Nerval aimait le fantastique, l’ésotérisme, l’univers du rêve, la magie et les légendes. Lui aussi avait ses démons. Le désespoir plus que l’envie semblait le faire basculer vers ses zones d’ombre.
“Aurélia”…
“Le Rêve est une seconde vie. Je n’ai pu percer sans frémir ces portes d’ivoire ou de corne qui nous séparent du monde invisible.

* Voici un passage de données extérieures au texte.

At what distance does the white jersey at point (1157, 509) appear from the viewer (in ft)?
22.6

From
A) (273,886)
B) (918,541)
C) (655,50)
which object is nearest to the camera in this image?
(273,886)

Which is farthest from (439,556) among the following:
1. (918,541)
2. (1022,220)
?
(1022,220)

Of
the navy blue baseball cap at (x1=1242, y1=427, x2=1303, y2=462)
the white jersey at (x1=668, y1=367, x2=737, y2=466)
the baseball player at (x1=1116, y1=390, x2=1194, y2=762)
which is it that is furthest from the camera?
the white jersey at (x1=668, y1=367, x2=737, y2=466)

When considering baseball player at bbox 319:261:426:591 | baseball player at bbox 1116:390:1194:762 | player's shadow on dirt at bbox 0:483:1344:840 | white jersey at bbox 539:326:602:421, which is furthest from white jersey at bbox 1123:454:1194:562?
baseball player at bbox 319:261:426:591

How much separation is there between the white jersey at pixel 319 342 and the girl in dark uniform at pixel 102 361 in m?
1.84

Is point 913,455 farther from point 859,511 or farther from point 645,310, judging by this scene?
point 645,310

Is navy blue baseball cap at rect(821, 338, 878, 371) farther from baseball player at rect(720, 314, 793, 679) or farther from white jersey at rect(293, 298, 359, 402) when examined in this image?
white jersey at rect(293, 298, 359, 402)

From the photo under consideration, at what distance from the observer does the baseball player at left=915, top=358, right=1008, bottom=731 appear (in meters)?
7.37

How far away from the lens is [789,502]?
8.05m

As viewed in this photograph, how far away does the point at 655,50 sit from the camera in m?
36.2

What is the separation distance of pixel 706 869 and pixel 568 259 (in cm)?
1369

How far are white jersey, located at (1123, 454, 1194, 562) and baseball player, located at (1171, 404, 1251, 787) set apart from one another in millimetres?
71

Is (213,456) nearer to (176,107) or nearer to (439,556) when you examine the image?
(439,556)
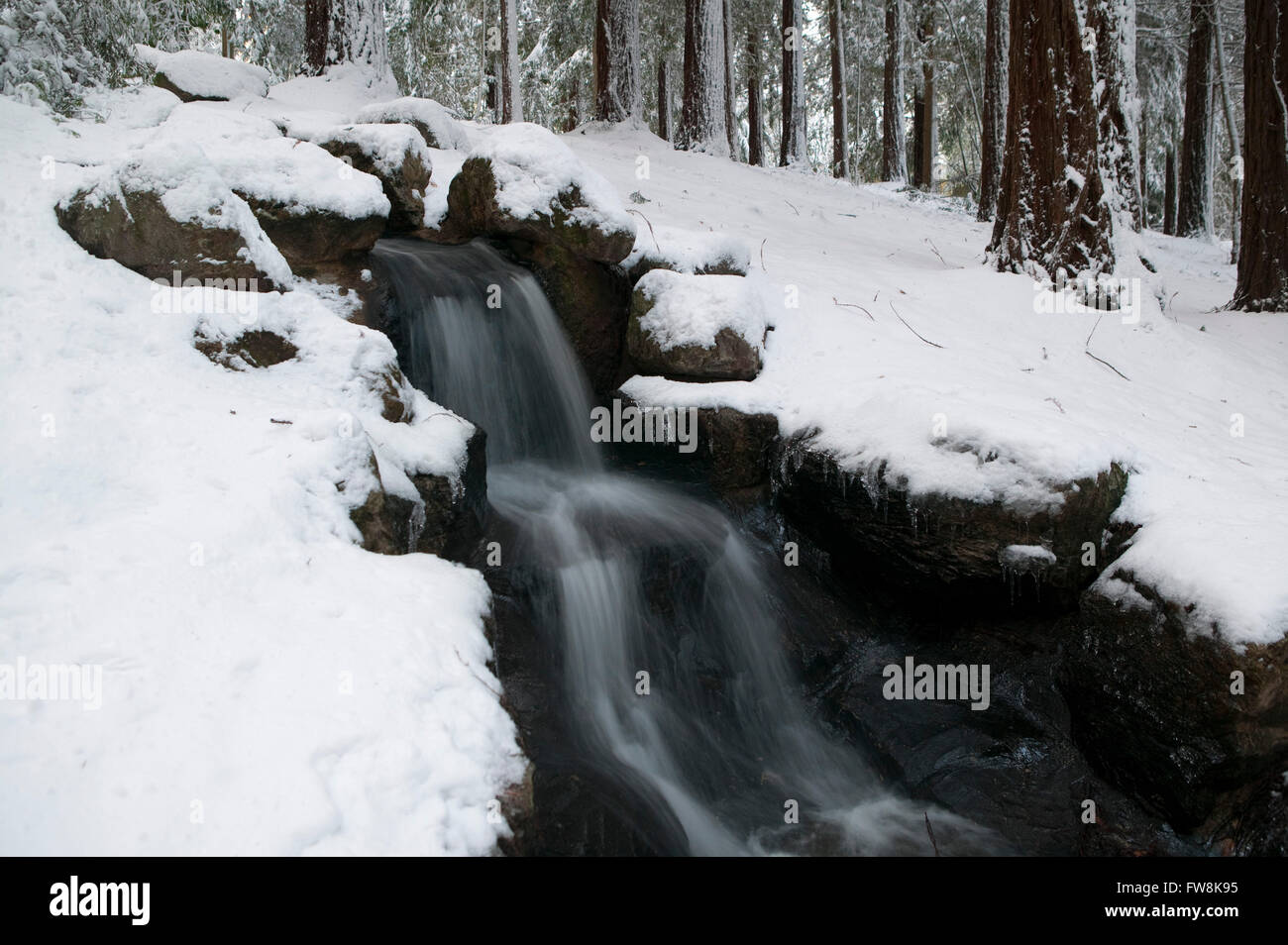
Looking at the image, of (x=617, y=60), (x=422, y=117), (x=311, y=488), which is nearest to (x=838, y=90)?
(x=617, y=60)

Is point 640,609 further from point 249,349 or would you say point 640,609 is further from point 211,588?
point 249,349

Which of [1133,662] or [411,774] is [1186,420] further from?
[411,774]

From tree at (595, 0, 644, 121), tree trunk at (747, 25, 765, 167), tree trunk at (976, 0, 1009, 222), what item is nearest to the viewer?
tree trunk at (976, 0, 1009, 222)

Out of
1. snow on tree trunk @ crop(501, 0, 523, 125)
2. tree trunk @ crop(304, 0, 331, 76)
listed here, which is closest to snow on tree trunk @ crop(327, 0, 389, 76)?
tree trunk @ crop(304, 0, 331, 76)

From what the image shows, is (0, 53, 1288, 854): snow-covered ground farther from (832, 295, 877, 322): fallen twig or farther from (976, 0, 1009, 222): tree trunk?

Les premiers instants du sommeil sont l’image de la mort ; un engourdissement nébuleux saisit notre pensée, et nous ne pouvons déterminer l’instant précis où le moi, sous une autre forme continue l’œuvre de l’existence.”
Et son amour perdu :
“Une nuit profonde m’entourait, la maison lointaine brillait comme éclairée pour une fête et pleine d’hôtes arrivés à temps. – Elle est perdue ! m’écriai-je, et pourquoi ?… Je comprends, – elle a fait un dernier effort pour me sauver ; – j’ai manqué le moment suprême où le pardon était possible encore.”
Et ce final :
“Je me dis: “J’ai bien mal usé de la vie, mais si les morts pardonnent, c’est sans doute à condition que l’on s’abstiendra à jamais du mal, et qu’on réparera tout celui qu’on a fait. Cela se peut-il ?…”
Sa “Marguerite” :
“Celle-là s’est rencontrée près de toi, et c’est pourquoi il m’est permis à moi-même de venir et de t’encourager.” La joie que ce rêve répandit dans mon esprit me procura un réveil délicieux. Le jour commençait à poindre. Je voulus avoir un signe matériel de l’apparition qui m’avait consolé, et j’écrivis sur le mur ces mots: “Tu m’as visité cette nuit.”